Objective: Reproduce the rows below word for word, starting at their first line and ending at the line that contains "4. (x=114, y=144)". Include both of those lines.

Dataset:
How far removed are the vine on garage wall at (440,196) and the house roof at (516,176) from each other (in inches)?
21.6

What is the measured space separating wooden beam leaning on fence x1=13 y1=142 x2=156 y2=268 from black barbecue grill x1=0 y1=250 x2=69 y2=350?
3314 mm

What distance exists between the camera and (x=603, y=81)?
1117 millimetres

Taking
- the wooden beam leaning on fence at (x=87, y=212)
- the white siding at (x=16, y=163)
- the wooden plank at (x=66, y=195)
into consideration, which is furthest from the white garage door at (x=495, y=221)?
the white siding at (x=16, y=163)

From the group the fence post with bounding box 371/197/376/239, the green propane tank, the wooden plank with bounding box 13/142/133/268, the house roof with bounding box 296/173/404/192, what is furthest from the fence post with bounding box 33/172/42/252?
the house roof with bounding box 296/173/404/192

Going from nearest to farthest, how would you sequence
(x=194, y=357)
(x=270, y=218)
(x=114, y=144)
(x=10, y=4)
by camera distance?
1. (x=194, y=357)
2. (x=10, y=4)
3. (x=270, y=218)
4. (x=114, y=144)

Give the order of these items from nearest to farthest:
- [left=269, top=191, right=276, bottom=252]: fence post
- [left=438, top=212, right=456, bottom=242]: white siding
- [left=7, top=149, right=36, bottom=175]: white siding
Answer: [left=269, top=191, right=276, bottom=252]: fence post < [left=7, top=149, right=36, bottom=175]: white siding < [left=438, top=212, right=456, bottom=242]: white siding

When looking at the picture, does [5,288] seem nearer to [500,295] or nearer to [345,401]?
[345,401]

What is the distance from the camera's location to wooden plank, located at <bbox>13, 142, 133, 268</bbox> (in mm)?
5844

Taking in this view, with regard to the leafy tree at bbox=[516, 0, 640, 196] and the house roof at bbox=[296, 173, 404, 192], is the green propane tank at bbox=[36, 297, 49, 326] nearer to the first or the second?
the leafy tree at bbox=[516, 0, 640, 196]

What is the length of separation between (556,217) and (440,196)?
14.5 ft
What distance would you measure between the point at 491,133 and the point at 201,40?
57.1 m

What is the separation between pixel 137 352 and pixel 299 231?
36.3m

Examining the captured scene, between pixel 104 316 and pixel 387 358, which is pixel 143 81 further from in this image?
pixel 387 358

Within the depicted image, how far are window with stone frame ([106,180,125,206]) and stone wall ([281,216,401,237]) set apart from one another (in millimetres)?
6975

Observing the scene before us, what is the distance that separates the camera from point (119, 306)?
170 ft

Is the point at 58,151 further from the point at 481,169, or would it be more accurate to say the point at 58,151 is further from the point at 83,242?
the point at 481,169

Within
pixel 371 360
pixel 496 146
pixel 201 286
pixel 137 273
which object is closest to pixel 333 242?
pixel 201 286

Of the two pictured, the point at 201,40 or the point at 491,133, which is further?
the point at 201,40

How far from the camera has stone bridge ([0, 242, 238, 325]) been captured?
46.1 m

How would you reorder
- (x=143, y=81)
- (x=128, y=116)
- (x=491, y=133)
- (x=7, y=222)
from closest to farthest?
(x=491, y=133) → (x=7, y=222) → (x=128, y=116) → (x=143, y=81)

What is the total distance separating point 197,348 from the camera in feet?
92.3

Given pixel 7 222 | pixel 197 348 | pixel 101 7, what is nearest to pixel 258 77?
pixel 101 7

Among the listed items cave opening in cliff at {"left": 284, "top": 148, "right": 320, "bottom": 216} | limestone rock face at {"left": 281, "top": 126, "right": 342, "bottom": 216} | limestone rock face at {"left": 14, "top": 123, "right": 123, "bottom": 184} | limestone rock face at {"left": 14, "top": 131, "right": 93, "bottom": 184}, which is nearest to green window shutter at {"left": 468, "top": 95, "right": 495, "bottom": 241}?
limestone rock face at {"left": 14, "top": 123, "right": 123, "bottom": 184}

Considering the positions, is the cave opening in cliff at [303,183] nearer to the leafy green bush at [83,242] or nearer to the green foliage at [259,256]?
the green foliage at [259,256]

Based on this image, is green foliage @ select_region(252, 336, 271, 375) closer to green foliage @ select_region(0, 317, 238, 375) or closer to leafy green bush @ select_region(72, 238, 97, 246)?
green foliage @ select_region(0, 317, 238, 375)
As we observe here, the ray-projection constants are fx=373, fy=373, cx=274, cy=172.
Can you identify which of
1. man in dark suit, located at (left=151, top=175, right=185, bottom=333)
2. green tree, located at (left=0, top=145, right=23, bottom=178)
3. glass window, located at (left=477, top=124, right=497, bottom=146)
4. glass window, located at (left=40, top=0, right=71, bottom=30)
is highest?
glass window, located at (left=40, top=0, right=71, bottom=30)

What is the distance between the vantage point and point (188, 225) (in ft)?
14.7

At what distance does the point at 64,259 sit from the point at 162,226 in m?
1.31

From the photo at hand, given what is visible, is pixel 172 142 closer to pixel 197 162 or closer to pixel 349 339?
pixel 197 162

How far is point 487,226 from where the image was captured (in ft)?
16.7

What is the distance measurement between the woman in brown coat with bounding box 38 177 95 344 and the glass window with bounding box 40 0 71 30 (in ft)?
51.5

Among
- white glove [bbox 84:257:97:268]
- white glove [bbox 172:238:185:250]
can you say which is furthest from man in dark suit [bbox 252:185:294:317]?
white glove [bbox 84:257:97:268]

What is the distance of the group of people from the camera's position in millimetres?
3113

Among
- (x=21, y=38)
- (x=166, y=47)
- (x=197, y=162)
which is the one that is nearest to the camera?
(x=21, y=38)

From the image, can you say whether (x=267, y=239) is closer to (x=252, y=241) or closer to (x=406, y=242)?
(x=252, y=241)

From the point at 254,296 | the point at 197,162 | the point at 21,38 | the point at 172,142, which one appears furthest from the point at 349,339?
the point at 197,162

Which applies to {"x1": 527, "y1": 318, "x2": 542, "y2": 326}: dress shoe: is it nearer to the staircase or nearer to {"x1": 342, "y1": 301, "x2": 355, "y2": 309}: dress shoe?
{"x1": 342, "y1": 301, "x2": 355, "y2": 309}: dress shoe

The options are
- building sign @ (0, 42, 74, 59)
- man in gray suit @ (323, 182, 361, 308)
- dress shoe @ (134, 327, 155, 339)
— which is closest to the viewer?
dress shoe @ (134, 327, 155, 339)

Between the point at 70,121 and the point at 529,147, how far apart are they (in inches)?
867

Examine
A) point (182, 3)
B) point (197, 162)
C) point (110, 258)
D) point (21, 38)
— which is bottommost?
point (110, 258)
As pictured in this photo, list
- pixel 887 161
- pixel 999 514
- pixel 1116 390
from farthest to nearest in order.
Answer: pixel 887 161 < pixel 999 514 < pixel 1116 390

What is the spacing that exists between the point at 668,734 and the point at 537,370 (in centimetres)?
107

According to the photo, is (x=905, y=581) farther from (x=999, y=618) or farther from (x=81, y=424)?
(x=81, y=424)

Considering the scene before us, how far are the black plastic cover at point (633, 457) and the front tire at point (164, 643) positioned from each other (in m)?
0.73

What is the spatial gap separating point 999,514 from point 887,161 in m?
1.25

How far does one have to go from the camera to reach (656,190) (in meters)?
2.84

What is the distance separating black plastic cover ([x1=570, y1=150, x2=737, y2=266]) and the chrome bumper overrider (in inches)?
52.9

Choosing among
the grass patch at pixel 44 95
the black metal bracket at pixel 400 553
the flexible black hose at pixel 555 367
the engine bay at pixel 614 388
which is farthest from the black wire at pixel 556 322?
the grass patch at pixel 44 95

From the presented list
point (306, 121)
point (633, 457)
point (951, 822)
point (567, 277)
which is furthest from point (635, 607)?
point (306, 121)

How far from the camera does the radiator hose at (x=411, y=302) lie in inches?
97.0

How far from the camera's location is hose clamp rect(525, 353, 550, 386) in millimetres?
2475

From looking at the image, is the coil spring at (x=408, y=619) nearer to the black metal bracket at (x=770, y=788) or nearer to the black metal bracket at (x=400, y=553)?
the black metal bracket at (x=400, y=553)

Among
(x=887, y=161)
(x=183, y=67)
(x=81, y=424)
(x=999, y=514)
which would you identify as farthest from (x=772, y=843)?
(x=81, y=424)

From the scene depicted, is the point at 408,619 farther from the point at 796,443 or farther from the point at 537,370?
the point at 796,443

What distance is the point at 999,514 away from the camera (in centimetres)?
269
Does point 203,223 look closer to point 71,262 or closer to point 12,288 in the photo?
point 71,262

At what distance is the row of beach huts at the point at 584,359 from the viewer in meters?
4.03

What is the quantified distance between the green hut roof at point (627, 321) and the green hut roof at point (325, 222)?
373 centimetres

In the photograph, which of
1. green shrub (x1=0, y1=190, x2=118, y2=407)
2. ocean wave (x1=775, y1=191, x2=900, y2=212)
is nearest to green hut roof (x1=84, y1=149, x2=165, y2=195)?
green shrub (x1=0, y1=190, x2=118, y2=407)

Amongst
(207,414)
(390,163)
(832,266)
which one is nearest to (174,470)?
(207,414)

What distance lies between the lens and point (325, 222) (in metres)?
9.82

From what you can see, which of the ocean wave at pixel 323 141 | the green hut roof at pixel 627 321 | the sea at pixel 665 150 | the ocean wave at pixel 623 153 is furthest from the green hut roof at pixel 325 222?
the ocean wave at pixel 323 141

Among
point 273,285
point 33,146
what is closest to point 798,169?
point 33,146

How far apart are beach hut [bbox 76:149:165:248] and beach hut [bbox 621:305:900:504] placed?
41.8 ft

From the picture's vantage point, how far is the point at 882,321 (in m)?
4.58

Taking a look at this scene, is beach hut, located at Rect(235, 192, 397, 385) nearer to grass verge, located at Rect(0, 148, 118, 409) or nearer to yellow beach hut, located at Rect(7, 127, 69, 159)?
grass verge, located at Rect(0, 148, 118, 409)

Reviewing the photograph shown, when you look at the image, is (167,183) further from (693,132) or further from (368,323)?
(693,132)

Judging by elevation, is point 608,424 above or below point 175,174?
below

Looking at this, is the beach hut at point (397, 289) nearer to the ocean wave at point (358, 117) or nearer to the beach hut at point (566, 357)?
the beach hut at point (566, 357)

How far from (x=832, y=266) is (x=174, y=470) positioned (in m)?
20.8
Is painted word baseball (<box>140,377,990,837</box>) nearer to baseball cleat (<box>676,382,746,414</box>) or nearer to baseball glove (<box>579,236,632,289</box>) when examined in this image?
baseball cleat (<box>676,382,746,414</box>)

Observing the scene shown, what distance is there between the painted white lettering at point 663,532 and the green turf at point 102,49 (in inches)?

Output for this exercise:
How far removed are the vine on garage wall at (440,196) and the house roof at (516,176) from each other (in inches)?
21.6

What is the measured space separating wooden beam leaning on fence x1=13 y1=142 x2=156 y2=268 from black barbecue grill x1=0 y1=250 x2=69 y2=350?
3314 mm

What distance exists between the camera and (x=603, y=81)?
1117 millimetres

Taking
- the wooden beam leaning on fence at (x=87, y=212)
- the white siding at (x=16, y=163)
- the wooden plank at (x=66, y=195)
into consideration, which is furthest from the white garage door at (x=495, y=221)?
the white siding at (x=16, y=163)

From the group the fence post with bounding box 371/197/376/239, the green propane tank, the wooden plank with bounding box 13/142/133/268, the house roof with bounding box 296/173/404/192, what is furthest from the fence post with bounding box 33/172/42/252?
the house roof with bounding box 296/173/404/192

Going from nearest to farthest, how would you sequence
(x=194, y=357)
(x=270, y=218)
(x=114, y=144)
(x=10, y=4)
by camera distance?
1. (x=194, y=357)
2. (x=10, y=4)
3. (x=270, y=218)
4. (x=114, y=144)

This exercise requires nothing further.